WHAT NEEDS TO BE DONE: Nothing but the lines from the top of the data to the line holding "Luxury In Skypark" should be printed, word for word and both ends included; leave the pictures out.

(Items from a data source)

=== Begin Enclosure ===

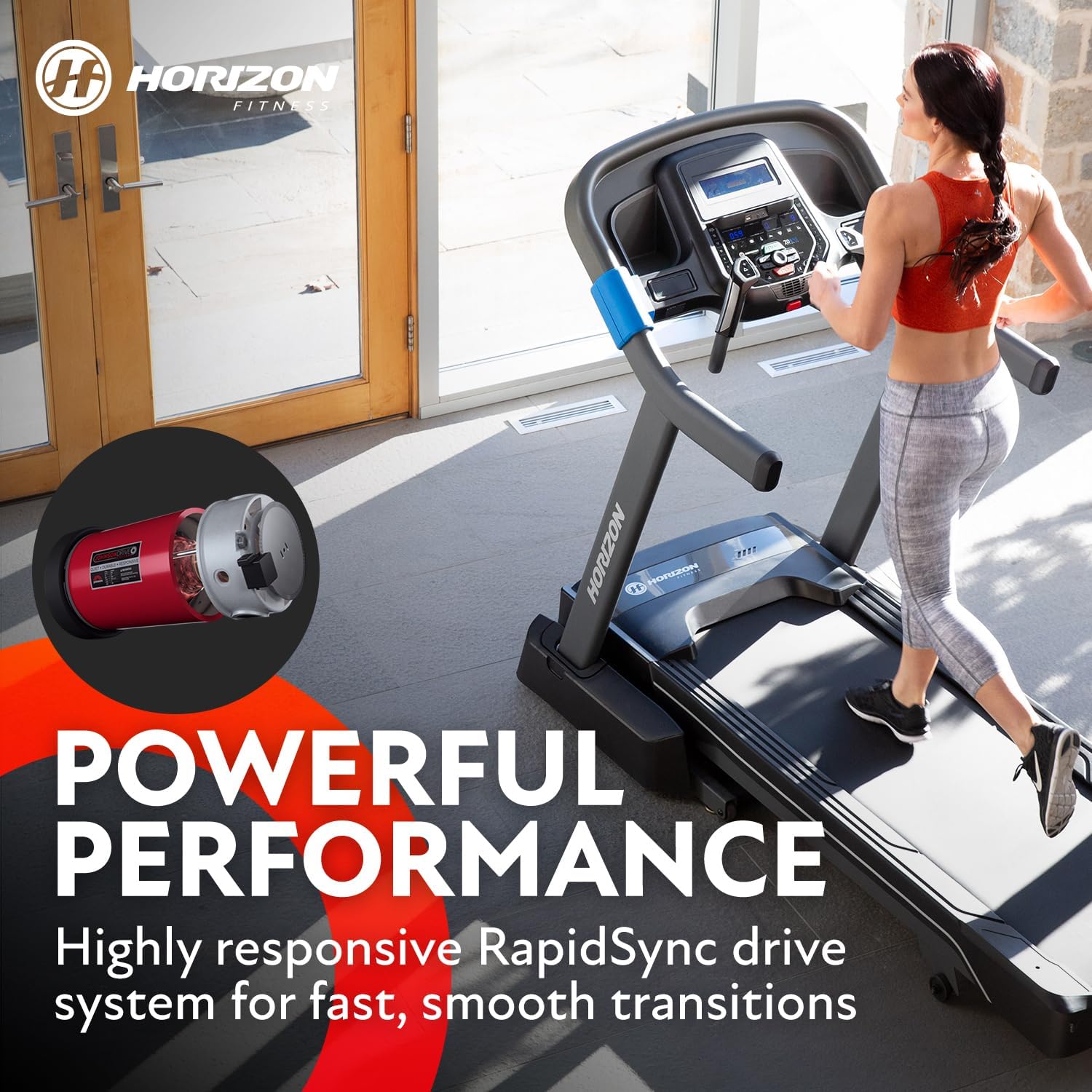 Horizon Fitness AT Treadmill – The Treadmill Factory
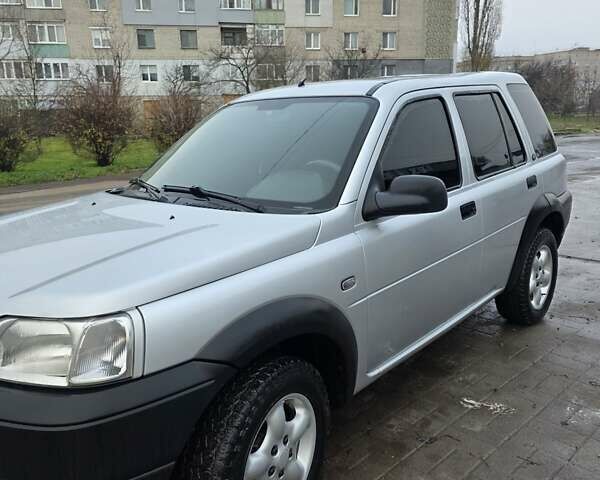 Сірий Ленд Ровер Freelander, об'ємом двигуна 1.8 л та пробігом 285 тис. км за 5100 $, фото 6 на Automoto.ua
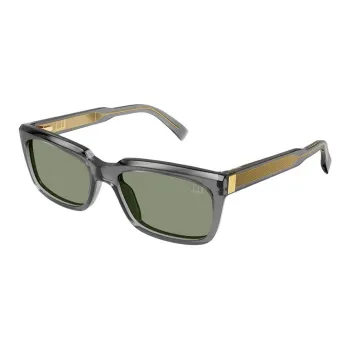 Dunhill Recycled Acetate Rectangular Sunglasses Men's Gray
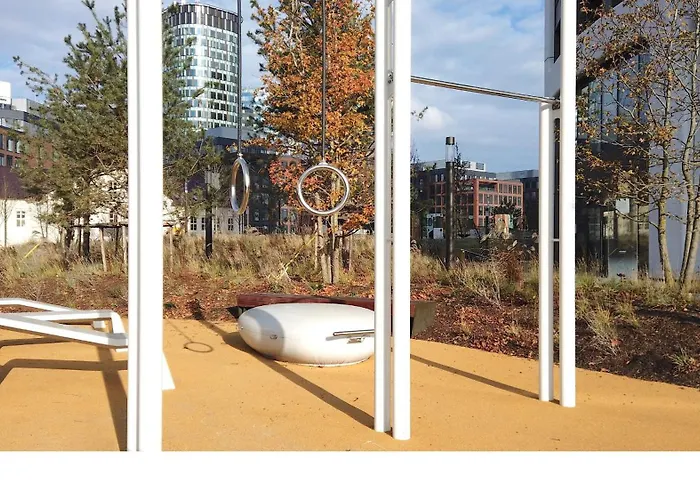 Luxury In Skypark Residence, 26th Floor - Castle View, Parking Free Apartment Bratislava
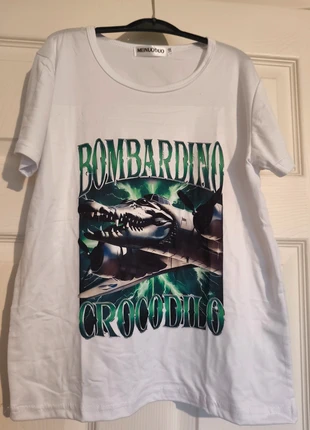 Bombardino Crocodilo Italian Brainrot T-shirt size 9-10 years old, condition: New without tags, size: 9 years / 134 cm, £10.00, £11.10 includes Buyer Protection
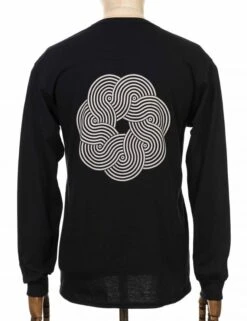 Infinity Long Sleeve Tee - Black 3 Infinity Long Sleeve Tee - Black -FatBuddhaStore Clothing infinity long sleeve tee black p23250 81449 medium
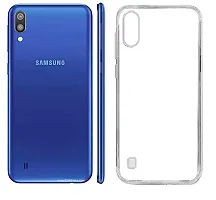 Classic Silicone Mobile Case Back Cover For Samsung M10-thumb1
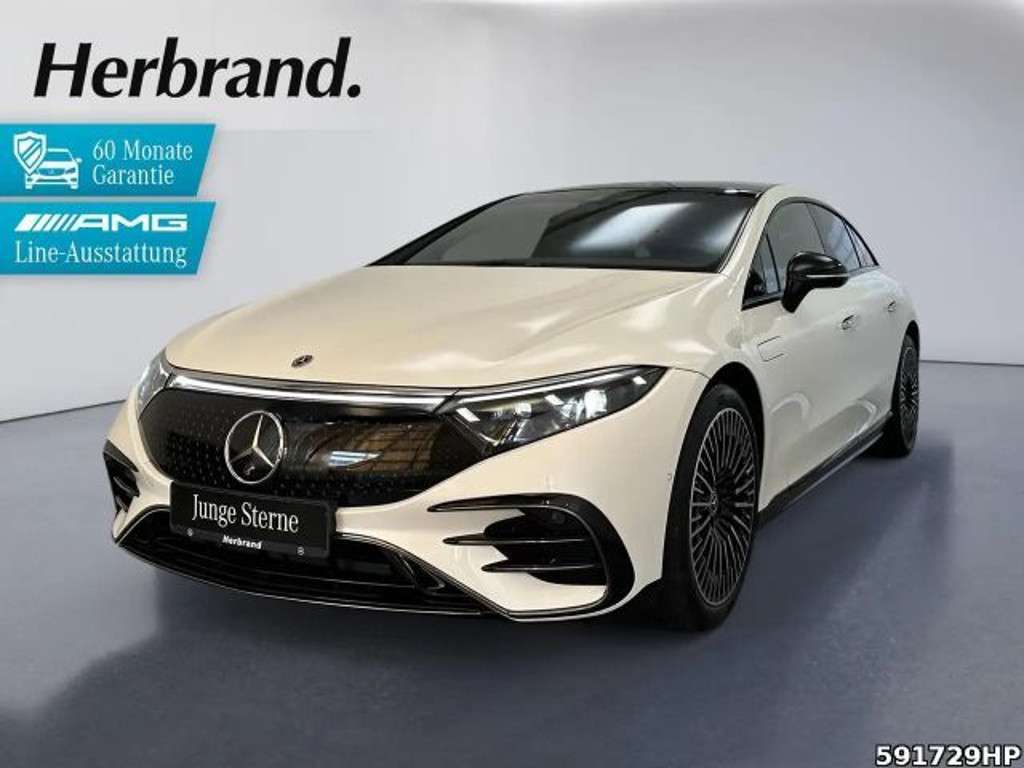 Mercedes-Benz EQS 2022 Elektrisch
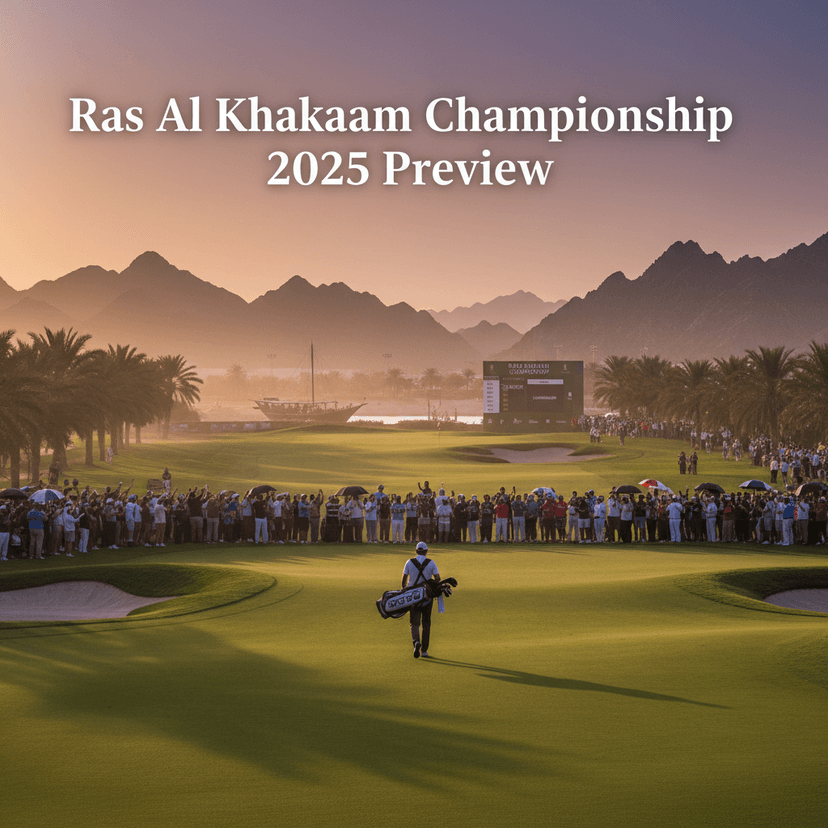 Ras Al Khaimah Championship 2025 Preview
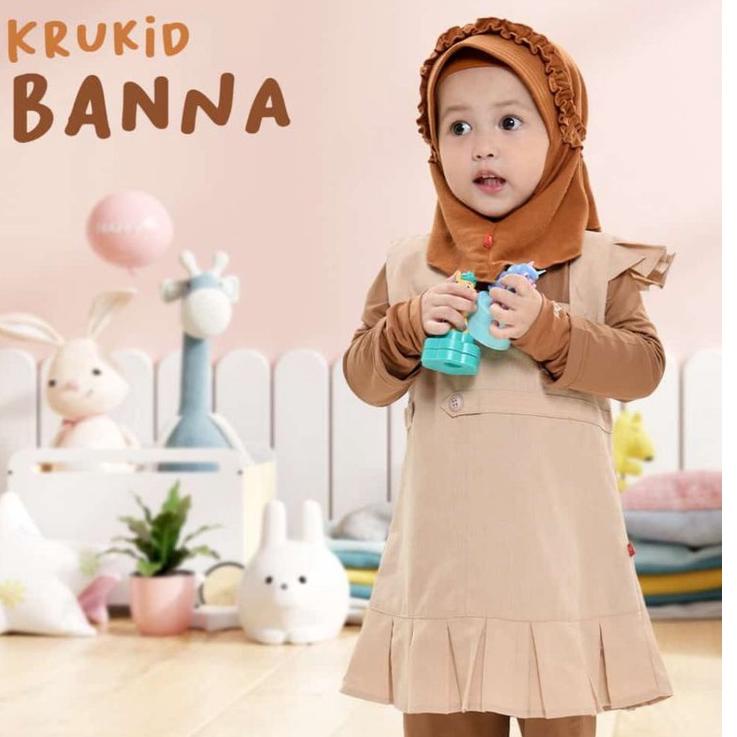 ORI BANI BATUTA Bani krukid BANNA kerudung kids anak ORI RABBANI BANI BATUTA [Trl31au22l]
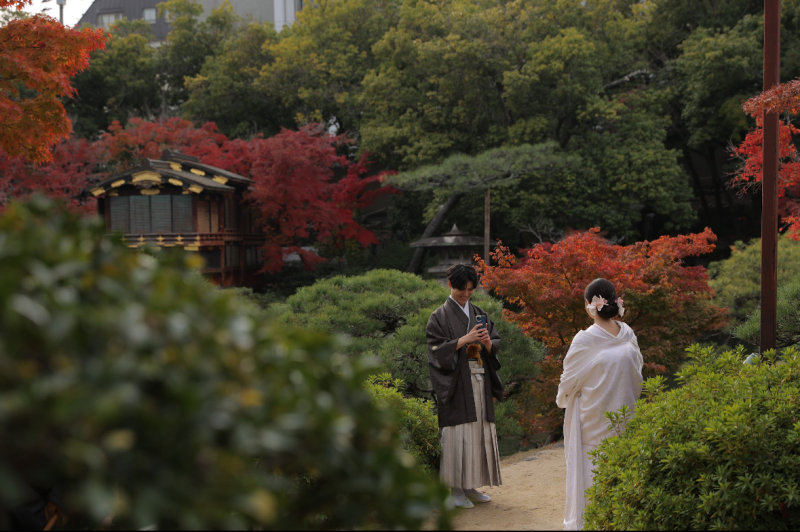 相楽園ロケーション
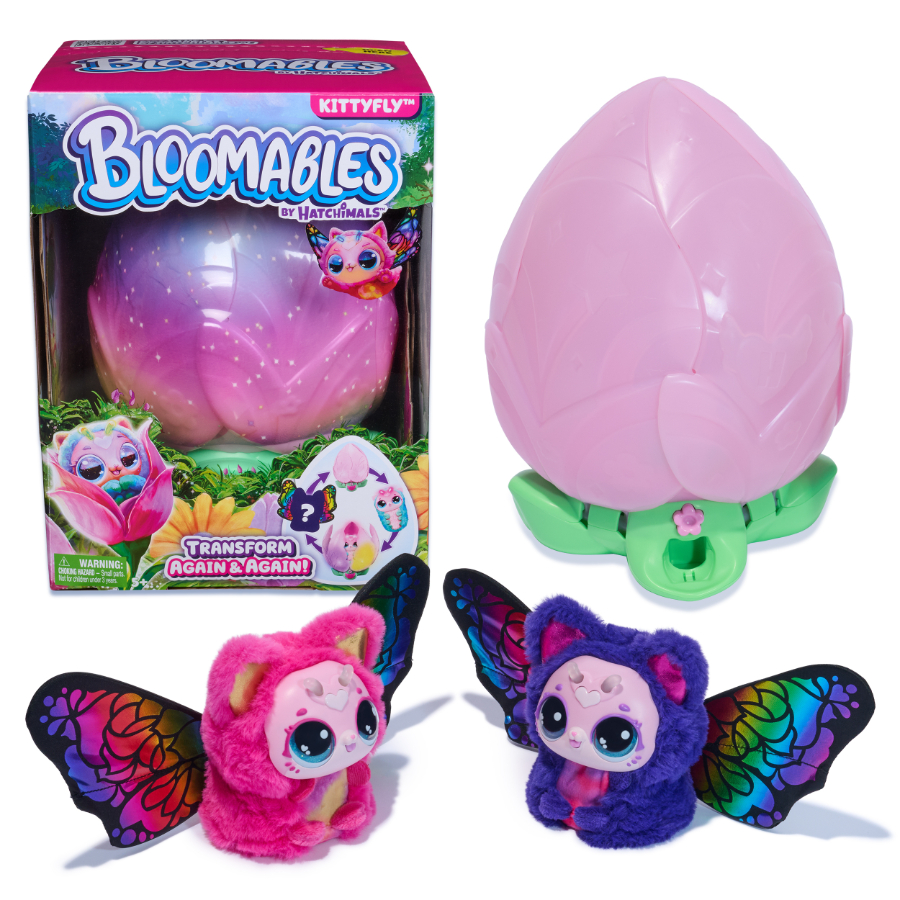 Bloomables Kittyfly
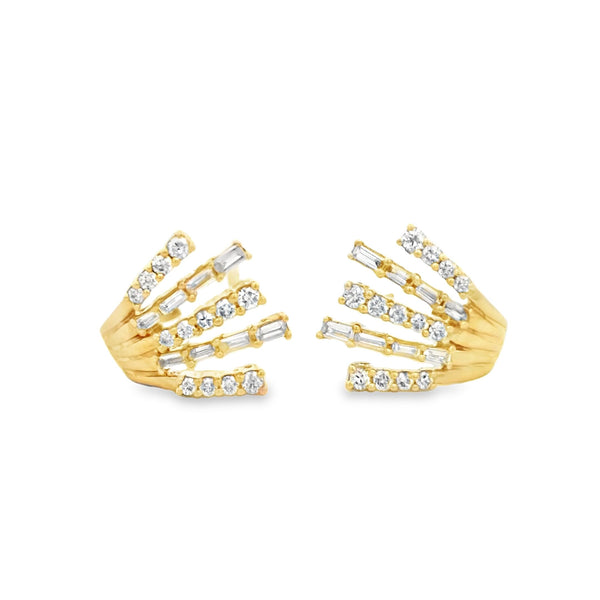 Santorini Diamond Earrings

=== End Enclosure ===

RESPONSE:
 Horizon Fitness AT Treadmill – The Treadmill Factory
 Сірий Ленд Ровер Freelander, об'ємом двигуна 1.8 л та пробігом 285 тис. км за 5100 $, фото 6 на Automoto.ua
 Dunhill Recycled Acetate Rectangular Sunglasses Men's Gray
 Luxury In Skypark Residence, 26th Floor - Castle View, Parking Free Apartment Bratislava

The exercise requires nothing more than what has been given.